McLaren Selling Pristine F1 with Just 2,800 Miles Covered from New

What are the odds of finding a McLaren F1 up for sale in near new condition?

Very slim, indeed, but sometimes miracles do happen. McLaren has just announced that it is offering for sale one of the very last F1 supercars produced – chassis #069. With less than 2,800 miles (4,500 km) covered from new, the F1 is in factory condition and has been maintained by the McLaren Special Operations Heritage division.

With only 64 examples built for the road between 1993 and 1998, the McLaren F1 is one of the rarest and most valuable models among collectors and enthusiasts. Produced in 1998, chassis #069 was the 60th model overall to be hand-built in Woking, England and one of only six F1 vehicles made that year.
The supercar features a stealth look thanks to the Carbon Black exterior and the matching 17-inch center-locking magnesium wheels. Inside, the central driving seat combines black and contrasting red leather while the dual passenger seats are wrapped in Alcantara.

McLaren F1 chassis #069 is registered in the United Kingdom with all UK taxes paid. Besides the car, the lucky owner will also get the original luggage set, complete Facom titanium lightweight toolkit, and Facom tool box, as well as all books and literature – including the correct numbered LM Edition of the 'Driving Ambition' McLaren F1 book and limited edition McLaren F1 owner's watch.

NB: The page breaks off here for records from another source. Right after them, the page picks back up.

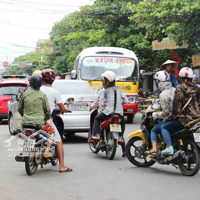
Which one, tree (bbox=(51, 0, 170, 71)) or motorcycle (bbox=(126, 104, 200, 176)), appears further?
tree (bbox=(51, 0, 170, 71))

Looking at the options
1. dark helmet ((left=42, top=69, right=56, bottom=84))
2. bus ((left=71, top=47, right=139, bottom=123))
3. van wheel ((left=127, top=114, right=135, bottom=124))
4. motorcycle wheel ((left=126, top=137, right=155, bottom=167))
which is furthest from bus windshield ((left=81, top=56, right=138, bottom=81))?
dark helmet ((left=42, top=69, right=56, bottom=84))

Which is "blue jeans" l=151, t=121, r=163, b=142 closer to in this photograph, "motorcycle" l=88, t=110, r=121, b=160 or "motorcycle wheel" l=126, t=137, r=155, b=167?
"motorcycle wheel" l=126, t=137, r=155, b=167

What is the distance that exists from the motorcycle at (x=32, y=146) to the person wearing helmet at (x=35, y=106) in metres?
0.11

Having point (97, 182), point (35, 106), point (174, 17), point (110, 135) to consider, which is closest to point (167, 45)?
point (174, 17)

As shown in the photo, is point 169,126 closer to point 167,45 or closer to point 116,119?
point 116,119

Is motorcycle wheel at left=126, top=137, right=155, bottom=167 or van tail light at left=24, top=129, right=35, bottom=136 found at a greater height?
van tail light at left=24, top=129, right=35, bottom=136

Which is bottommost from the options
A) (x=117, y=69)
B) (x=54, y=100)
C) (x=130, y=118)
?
(x=130, y=118)

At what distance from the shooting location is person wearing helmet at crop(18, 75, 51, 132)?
734 cm

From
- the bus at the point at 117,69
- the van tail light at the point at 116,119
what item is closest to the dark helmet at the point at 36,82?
the van tail light at the point at 116,119

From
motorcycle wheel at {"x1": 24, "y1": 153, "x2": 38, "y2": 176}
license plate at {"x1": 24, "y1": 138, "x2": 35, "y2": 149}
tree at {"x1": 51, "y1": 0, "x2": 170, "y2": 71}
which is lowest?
motorcycle wheel at {"x1": 24, "y1": 153, "x2": 38, "y2": 176}

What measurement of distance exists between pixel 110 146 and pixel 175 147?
1.94m

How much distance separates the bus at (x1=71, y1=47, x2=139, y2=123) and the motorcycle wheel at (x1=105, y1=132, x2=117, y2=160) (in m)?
8.94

The McLaren F1 still holds the title of the fastest naturally-aspirated production road car ever built, more than 20 years since its debut. When it launched, the F1 was the world's fastest production road car, with a top speed of 390.7km/h (242.8 mph), thanks to the bespoke naturally-aspirated mid-mounted 6.1-liter V12 engine delivering 636 PS (627 hp).

Designed by Gordon Murray and Peter Stevens, the McLaren F1 was the first road car to feature a full carbon fiber chassis. Add to that the central driving position, the engine bay lined with gold and McLaren's obsession for technical excellence and it's easy to understand why the F1 creates a stir even today.

McLaren made no mention of the asking price, but it's safe to assume the F1 will exceed the $10 million mark.